::: Matériel fourni

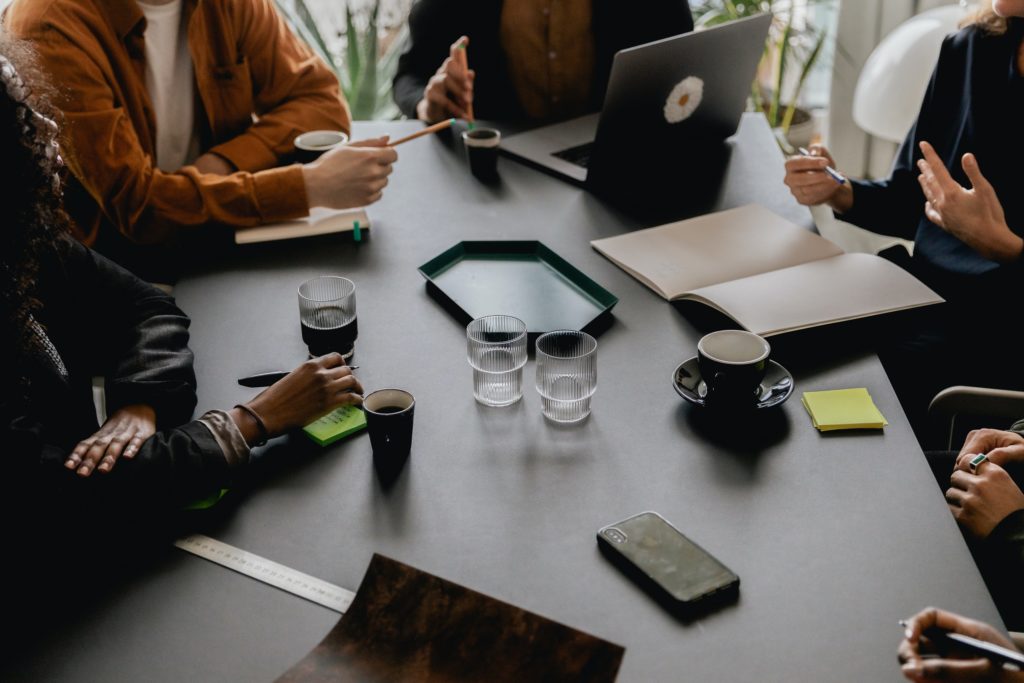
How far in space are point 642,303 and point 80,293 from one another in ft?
2.82

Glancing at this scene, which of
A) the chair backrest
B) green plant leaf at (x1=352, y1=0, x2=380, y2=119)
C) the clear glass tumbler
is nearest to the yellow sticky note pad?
the chair backrest

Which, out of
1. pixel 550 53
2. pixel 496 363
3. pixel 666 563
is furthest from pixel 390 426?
pixel 550 53

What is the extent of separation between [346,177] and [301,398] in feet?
2.24

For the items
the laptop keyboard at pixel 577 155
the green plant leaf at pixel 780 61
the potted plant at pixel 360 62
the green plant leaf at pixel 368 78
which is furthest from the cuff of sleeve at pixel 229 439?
the green plant leaf at pixel 780 61

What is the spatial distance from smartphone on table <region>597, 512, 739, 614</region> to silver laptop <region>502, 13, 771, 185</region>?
959mm

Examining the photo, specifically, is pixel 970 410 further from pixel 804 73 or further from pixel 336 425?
pixel 804 73

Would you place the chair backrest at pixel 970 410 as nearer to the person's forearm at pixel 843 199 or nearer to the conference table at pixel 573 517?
the conference table at pixel 573 517

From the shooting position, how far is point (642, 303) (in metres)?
1.55

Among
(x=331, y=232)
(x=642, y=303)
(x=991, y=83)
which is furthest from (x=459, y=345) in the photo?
(x=991, y=83)

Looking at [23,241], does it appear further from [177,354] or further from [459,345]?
[459,345]

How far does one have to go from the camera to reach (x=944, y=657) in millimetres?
882

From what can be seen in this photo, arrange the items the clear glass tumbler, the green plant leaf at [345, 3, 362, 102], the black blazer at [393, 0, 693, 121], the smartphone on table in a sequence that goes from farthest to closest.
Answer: the green plant leaf at [345, 3, 362, 102]
the black blazer at [393, 0, 693, 121]
the clear glass tumbler
the smartphone on table

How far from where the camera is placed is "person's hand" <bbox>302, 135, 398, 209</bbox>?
1800mm

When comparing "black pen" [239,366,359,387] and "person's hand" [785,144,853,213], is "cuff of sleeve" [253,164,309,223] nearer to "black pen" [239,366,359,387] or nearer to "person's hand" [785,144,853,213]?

::::::

Consigne:
Recopiez à l'identique les lignes des items, de celle qui contient « What is the spatial » jusqu'à la fin des items, bornes comprises.

Réponse:
What is the spatial distance from smartphone on table <region>597, 512, 739, 614</region> to silver laptop <region>502, 13, 771, 185</region>?
959mm

Examining the photo, specifically, is pixel 970 410 further from pixel 804 73 or further from pixel 336 425?
pixel 804 73

Would you place the chair backrest at pixel 970 410 as nearer to the person's forearm at pixel 843 199 or nearer to the conference table at pixel 573 517?
the conference table at pixel 573 517

From the shooting position, how far is point (642, 303) (in metres)?
1.55

Among
(x=331, y=232)
(x=642, y=303)
(x=991, y=83)
which is furthest from (x=459, y=345) in the photo?
(x=991, y=83)

Looking at [23,241], does it appear further from [177,354] or further from [459,345]?
[459,345]

How far does one have to go from the camera to reach (x=944, y=657) in millimetres?
882

From what can be seen in this photo, arrange the items the clear glass tumbler, the green plant leaf at [345, 3, 362, 102], the black blazer at [393, 0, 693, 121], the smartphone on table in a sequence that goes from farthest to closest.
Answer: the green plant leaf at [345, 3, 362, 102]
the black blazer at [393, 0, 693, 121]
the clear glass tumbler
the smartphone on table

How far from where the camera is placed is "person's hand" <bbox>302, 135, 398, 209</bbox>?
1800mm

When comparing "black pen" [239,366,359,387] and "person's hand" [785,144,853,213], is "cuff of sleeve" [253,164,309,223] nearer to "black pen" [239,366,359,387] or nearer to "person's hand" [785,144,853,213]?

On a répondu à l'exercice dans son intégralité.